▶ [Exercise task] Can you convert all the entries below into a Markdown table with the columns "Row" and "Entry Line", giving each line its own numbered row and dropping any blank lines?

▶ [Task input]

+===+

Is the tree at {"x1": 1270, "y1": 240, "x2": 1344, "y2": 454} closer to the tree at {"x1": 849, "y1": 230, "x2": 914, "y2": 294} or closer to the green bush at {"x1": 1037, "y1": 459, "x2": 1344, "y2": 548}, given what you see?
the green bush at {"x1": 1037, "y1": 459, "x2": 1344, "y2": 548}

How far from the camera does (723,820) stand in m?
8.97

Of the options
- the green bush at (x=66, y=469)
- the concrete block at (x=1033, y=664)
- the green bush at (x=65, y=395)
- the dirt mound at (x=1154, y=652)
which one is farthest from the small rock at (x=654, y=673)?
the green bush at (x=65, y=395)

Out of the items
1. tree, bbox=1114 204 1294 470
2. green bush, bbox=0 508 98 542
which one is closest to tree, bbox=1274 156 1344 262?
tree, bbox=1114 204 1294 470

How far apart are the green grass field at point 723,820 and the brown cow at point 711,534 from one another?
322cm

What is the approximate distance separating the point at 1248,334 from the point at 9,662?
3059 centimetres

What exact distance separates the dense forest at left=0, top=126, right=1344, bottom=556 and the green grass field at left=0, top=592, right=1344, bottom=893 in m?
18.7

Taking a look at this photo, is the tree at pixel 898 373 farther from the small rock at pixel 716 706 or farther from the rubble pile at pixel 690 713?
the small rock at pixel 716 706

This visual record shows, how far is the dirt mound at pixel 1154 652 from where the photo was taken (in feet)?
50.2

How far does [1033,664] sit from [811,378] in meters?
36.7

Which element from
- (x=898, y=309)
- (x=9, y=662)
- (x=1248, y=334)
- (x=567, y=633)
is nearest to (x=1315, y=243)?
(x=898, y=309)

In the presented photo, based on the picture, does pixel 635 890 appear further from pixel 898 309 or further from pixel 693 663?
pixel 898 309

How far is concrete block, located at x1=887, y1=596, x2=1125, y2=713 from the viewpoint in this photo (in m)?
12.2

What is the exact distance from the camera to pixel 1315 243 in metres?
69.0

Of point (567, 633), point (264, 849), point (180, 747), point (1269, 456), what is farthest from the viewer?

+===+

▶ [Solution to the problem]
| Row | Entry Line |
|---|---|
| 1 | Is the tree at {"x1": 1270, "y1": 240, "x2": 1344, "y2": 454} closer to the tree at {"x1": 849, "y1": 230, "x2": 914, "y2": 294} or closer to the green bush at {"x1": 1037, "y1": 459, "x2": 1344, "y2": 548}, given what you see? |
| 2 | the green bush at {"x1": 1037, "y1": 459, "x2": 1344, "y2": 548} |
| 3 | How far from the camera does (723,820) stand in m? |
| 4 | 8.97 |
| 5 | Of the options |
| 6 | - the green bush at (x=66, y=469) |
| 7 | - the concrete block at (x=1033, y=664) |
| 8 | - the green bush at (x=65, y=395) |
| 9 | - the dirt mound at (x=1154, y=652) |
| 10 | which one is farthest from the small rock at (x=654, y=673)? |
| 11 | the green bush at (x=65, y=395) |
| 12 | Out of the items |
| 13 | 1. tree, bbox=1114 204 1294 470 |
| 14 | 2. green bush, bbox=0 508 98 542 |
| 15 | which one is closest to tree, bbox=1274 156 1344 262? |
| 16 | tree, bbox=1114 204 1294 470 |
| 17 | How far apart are the green grass field at point 723,820 and the brown cow at point 711,534 from one another? |
| 18 | 322cm |
| 19 | What is the approximate distance separating the point at 1248,334 from the point at 9,662? |
| 20 | 3059 centimetres |
| 21 | What exact distance separates the dense forest at left=0, top=126, right=1344, bottom=556 and the green grass field at left=0, top=592, right=1344, bottom=893 in m? |
| 22 | 18.7 |
| 23 | Taking a look at this photo, is the tree at pixel 898 373 farther from the small rock at pixel 716 706 or farther from the rubble pile at pixel 690 713? |
| 24 | the small rock at pixel 716 706 |
| 25 | This visual record shows, how far is the dirt mound at pixel 1154 652 from where the photo was taken (in feet)? |
| 26 | 50.2 |
| 27 | How far does [1033,664] sit from [811,378] in meters? |
| 28 | 36.7 |
| 29 | Which element from |
| 30 | - (x=898, y=309) |
| 31 | - (x=9, y=662) |
| 32 | - (x=1248, y=334) |
| 33 | - (x=567, y=633) |
| 34 | is nearest to (x=1315, y=243)? |
| 35 | (x=898, y=309) |
| 36 | In the presented photo, based on the picture, does pixel 635 890 appear further from pixel 898 309 or further from pixel 693 663? |
| 37 | pixel 898 309 |
| 38 | How far is concrete block, located at x1=887, y1=596, x2=1125, y2=713 from the viewpoint in this photo (in m)? |
| 39 | 12.2 |
| 40 | What is the exact distance from the camera to pixel 1315 243 in metres? |
| 41 | 69.0 |
| 42 | Of point (567, 633), point (264, 849), point (180, 747), point (1269, 456), what is farthest from the viewer? |